---------- DATA LINES

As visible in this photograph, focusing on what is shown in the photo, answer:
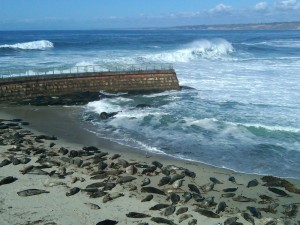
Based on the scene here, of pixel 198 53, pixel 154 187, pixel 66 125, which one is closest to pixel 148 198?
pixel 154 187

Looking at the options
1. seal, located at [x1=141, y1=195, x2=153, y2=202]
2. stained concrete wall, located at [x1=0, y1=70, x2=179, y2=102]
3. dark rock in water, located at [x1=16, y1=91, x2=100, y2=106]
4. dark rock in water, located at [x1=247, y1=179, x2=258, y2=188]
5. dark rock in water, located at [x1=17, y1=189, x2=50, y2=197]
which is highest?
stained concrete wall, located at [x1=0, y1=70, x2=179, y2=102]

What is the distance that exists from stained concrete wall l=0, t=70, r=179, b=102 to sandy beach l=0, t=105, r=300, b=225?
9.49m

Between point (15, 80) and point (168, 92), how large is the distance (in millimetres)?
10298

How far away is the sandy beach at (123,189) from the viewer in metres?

--------------------
---------- DATA LINES

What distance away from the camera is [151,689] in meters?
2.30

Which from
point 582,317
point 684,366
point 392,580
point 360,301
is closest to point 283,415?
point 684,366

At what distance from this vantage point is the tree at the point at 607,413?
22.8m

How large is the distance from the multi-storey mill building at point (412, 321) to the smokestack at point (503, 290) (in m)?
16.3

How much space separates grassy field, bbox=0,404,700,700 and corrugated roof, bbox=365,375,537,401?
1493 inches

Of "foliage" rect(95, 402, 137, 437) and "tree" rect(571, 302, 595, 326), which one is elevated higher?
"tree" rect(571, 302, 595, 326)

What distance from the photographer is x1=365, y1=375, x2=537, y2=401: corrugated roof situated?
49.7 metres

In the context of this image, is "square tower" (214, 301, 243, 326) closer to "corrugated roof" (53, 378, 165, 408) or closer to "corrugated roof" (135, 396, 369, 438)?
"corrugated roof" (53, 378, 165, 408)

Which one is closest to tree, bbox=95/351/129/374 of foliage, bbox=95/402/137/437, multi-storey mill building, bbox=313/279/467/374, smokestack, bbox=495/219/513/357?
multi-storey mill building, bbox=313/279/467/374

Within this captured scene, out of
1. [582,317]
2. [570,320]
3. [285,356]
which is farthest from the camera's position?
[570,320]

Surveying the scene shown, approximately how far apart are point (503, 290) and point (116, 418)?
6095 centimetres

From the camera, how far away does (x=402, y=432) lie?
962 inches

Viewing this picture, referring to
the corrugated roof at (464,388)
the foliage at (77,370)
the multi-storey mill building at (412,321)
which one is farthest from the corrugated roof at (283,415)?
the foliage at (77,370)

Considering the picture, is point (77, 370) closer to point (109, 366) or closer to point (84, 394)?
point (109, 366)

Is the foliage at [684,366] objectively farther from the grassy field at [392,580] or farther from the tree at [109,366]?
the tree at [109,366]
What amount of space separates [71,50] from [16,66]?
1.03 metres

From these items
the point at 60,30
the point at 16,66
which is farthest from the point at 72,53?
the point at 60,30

--------------------
---------- DATA LINES

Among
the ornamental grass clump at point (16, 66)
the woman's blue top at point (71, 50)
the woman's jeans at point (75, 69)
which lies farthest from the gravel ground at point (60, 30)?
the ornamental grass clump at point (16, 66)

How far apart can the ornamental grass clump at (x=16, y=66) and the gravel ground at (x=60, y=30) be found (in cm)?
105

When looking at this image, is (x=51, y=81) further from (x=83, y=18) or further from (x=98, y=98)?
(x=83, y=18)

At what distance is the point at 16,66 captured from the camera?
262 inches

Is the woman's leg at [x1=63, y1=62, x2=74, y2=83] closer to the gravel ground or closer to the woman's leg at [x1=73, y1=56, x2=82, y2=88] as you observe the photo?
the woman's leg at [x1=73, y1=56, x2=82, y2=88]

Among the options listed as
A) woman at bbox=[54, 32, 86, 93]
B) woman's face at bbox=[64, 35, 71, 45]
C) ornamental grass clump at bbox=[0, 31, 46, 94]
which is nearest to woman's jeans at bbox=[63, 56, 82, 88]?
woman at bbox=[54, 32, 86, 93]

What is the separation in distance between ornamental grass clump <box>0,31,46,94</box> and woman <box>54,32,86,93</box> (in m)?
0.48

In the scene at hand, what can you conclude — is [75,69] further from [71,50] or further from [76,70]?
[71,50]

--------------------

_SET TASK_
Can you set out the data from the line with "As visible in" to the line with "How far away is", both included, as a numbered list, with blank lines and the pictures left out?

_RESULT OF THE EXERCISE_
1. As visible in this photograph, focusing on what is shown in the photo, answer:
2. Based on the scene here, of pixel 198 53, pixel 154 187, pixel 66 125, which one is closest to pixel 148 198?
3. pixel 154 187
4. Looking at the options
5. 1. seal, located at [x1=141, y1=195, x2=153, y2=202]
6. 2. stained concrete wall, located at [x1=0, y1=70, x2=179, y2=102]
7. 3. dark rock in water, located at [x1=16, y1=91, x2=100, y2=106]
8. 4. dark rock in water, located at [x1=247, y1=179, x2=258, y2=188]
9. 5. dark rock in water, located at [x1=17, y1=189, x2=50, y2=197]
10. which is highest?
11. stained concrete wall, located at [x1=0, y1=70, x2=179, y2=102]
12. What is the distance that exists from stained concrete wall l=0, t=70, r=179, b=102 to sandy beach l=0, t=105, r=300, b=225?
13. 9.49m
14. Between point (15, 80) and point (168, 92), how large is the distance (in millimetres)?
15. 10298
16. How far away is the sandy beach at (123,189) from the viewer in metres?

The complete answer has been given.